TASK TO COMPLETE:
Report all lines below with the word "wildebeestblue".

RECORD EXCERPTS:
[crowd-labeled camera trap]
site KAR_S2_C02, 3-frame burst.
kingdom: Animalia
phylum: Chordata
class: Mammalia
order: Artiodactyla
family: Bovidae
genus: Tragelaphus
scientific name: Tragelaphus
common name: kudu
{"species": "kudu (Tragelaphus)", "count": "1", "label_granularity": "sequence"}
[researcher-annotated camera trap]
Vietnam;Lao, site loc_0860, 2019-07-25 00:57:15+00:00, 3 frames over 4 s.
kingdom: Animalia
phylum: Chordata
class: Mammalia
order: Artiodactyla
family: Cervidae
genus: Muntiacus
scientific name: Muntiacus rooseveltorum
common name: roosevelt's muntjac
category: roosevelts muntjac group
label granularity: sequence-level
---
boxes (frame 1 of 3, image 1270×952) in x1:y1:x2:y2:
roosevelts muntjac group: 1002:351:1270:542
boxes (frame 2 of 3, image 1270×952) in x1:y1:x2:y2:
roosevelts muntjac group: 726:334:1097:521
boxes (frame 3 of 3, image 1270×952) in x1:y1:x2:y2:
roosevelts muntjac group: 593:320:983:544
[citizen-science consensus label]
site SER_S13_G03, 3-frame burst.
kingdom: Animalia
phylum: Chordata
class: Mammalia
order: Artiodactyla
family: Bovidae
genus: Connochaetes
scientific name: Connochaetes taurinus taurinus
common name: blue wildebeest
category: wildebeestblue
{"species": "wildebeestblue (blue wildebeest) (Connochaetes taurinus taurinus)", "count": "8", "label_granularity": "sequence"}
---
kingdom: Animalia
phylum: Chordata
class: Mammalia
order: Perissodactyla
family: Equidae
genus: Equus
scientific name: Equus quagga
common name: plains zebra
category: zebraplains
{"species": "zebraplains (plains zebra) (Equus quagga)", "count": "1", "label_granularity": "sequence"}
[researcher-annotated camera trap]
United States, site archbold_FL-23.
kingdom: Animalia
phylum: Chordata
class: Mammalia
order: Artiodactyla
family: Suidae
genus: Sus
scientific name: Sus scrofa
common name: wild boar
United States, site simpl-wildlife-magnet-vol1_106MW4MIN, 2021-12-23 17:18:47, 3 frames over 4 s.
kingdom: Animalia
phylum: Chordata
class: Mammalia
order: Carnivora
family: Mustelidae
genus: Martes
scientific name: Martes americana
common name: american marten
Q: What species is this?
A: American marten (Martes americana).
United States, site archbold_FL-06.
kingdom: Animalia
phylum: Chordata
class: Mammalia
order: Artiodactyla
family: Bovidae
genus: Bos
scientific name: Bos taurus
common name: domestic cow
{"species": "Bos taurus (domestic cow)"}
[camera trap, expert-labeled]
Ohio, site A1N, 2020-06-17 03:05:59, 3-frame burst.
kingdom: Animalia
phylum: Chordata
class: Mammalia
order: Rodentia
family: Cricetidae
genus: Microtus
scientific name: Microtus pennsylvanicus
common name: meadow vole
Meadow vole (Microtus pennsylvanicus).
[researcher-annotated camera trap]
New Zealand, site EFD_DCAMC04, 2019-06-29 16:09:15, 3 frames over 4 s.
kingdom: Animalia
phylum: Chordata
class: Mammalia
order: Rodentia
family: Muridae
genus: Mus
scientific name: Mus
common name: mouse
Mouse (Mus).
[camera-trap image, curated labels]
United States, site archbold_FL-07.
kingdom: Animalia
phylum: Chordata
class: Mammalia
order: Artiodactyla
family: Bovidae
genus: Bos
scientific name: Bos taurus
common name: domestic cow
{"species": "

EXERCISE ANSWER:
category: wildebeestblue
{"species": "wildebeestblue (blue wildebeest) (Connochaetes taurinus taurinus)", "count": "8", "label_granularity": "sequence"}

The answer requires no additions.